Friday, July 17

TREC: Not the right forum for interactive retrieval evaluation

See also yesterdays post on SIGIR workshop papers.

In his latest post, William Webber argues that TREC is the wrong forum for the Human Performance Prediction (HPP) evaluation proposed by Mark Smucker at the Future of Evaluation workshop. William argues that when we get away from the Cranfield paradigm, an online setup not tied to a yearly conference with real users would work better than using TREC. I think his argument has merit.

Going back to tenants of HPP evaluation:
  • Evaluation should be predictive of user performance.
  • Evaluation should concern itself with both the user interface and the underlying retrieval engine.
  • Evaluation should measure the time required for users to satisfy their information needs.
In his paper Mark proposes,
This effort would in effect create an interaction pool with possibly many participants plugging different retrieval engines into a canonical UI.
Because it involves user interaction and the interplay of the UI with accomplishing tasks it's not clear that TREC would be the best host for this.

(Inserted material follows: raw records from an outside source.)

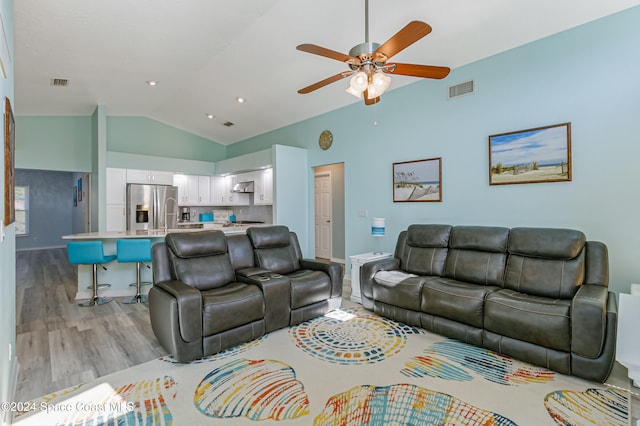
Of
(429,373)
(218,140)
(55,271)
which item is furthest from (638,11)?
(55,271)

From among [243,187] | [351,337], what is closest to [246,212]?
[243,187]

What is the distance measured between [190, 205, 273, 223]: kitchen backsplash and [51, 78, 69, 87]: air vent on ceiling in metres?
3.65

It instead favors a less formal forum with significant web development experience that could facililate rapid iteration in UI and system changes. This type of setup would also easily allow flexibility in changing what interactions were logged.


  1. I once ran a study where we gave subjects queries and they had to use a search engine to find answers as fast a possible. We used TREC Q&A track queries. It's good for something, maybe :)

  2. How about trying to develop inside the framework of games, like Luis Von Ahn's Phetch?